The International Film Festival Rotterdam’s Hubert Bals Fund has recently announced the selection of its 2022 Script and Project Development program, including four female directors representing the Southern Cone: Argentine filmmakers Bárbara Sarasola-Day and Jazmín López, and Brazilian filmmakers Maíra Bühler and Everlane Moraes.
The Hubert Bals initiative dedicates itself to finding filmmakers that dive into national pasts to bring forth narratives that help shape the future and well-being of the human condition. Each of this year’s recipients will be awarded a grant of €10,000 to be spent on project development towards their next film.
Argentine director Sarasola-Day began her involvement in the film industry in 2000 as a producer and assistant director, at which point she decided to leverage her position to spotlight issues facing Argentinians across the globe. She directed her first short film Exodia in 2004, followed by her debut feature Belated / Des hora in 2014 and White Blood / Sangre blanca in 2018. As producer, she has worked on an extensive filmography including Benjamín Naishtat’s Rojo (2018) and Ulises Porra and Silvina Schnicer’s Carajita (2021). She has received the Hubert Bals grant to support her upcoming project Little War, which intends to tell the story of a family of English origin, mostly made up of women, living in Salta northern Argentina in 1982, during the Falklands War.
Argentine director López graduated from the Universidad de Cine in Buenos Aires with a degree in film direction and obtained a master’s degree in Studio Art from NYU. She gained critical acclaim through her 2012 debut film Leones, in which her characters attempted to process the aftermath of a devastating car crash. Selected for the Orizzonti competition in Venice, Leones was also previously supported by the Hubert Bals Fund. This time around, Lopez is being supported for her upcoming film Presidente, which explores the controversial history of Argentina’s first female president, Isabel Perón.

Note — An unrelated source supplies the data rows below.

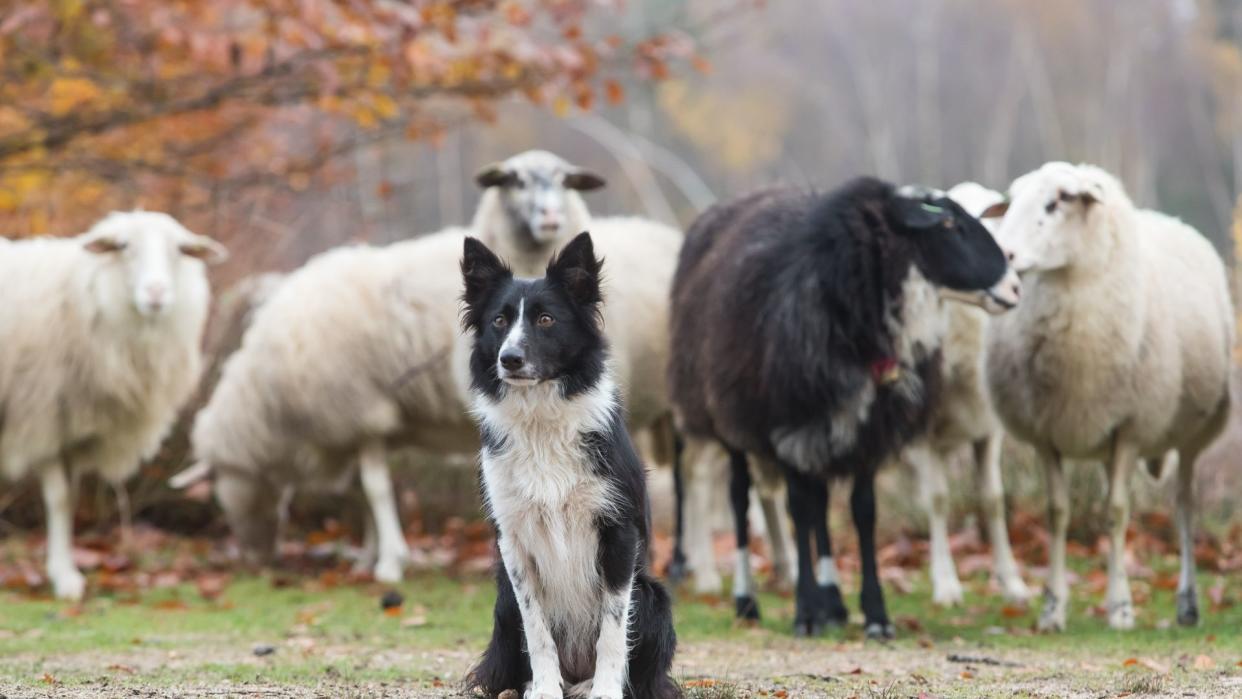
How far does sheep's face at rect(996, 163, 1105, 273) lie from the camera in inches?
287

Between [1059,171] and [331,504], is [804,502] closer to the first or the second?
[1059,171]

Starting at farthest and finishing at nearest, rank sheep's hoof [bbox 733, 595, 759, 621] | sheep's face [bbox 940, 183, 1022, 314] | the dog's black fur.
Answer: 1. sheep's hoof [bbox 733, 595, 759, 621]
2. the dog's black fur
3. sheep's face [bbox 940, 183, 1022, 314]

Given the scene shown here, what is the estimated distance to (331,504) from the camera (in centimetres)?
1227

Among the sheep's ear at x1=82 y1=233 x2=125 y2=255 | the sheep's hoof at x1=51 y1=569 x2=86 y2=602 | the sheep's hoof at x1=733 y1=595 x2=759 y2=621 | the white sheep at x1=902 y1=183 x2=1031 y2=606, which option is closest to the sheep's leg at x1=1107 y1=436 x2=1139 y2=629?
the white sheep at x1=902 y1=183 x2=1031 y2=606

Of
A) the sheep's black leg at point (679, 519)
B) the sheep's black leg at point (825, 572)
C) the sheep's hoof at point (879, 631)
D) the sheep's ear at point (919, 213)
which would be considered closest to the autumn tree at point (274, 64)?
the sheep's black leg at point (679, 519)

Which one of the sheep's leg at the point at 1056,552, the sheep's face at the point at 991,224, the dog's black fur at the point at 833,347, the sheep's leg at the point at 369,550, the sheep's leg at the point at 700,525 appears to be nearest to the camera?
the sheep's face at the point at 991,224

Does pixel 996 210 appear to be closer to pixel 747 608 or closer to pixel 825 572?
pixel 825 572

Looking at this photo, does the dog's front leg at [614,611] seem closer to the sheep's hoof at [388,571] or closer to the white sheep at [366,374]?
the white sheep at [366,374]

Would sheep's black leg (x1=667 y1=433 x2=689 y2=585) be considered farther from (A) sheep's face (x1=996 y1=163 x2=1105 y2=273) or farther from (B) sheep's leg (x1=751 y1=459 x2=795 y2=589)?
(A) sheep's face (x1=996 y1=163 x2=1105 y2=273)

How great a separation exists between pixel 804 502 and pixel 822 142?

Brazilian director Maíra Bühler has dedicated herself to giving a voice to the lives of disadvantaged communities in São Paulo and Brazil more generally. Her latest documentary Let It Burn (2016) is a powerful and delicate portrait of the seven-floor Dom Pedro hostel in downtown São Paulo, which housed 107 homeless residents from marginalized communities, many of whom are struggling with drug addiction and the threat of eviction. Now, the Hubert Bals Fund will be supporting her upcoming project The Marriage, will depict the marriage of an indigenous girl to a much older white man, offering a radical alternative narrative. Her previous short film Diz a Ela que me Viu Chorar (2019) won the Special Jury Award at Havana and the Prix des Bibliothèques at Cinéma Du Réel in 2019.
Fellow Brazilian director Everlane Moraes’ work addresses subject matter that highlights the social, philosophical, and spiritual issues of the black diaspora. This mission led her to make her most recent short film Pattaki (2019), which was recognized by Sundance, BFI, and others and resulted in her forming and becoming creative director at the namesake production company PÀTTÀKI Audiovisual. Her upcoming project The Secret of Sikán plans to retell the fantastical century-spanning myth of a Nigerian princess. The HBF’s partner Projeto Paradiso further strengthens the support offered to both of these Brazilian projects.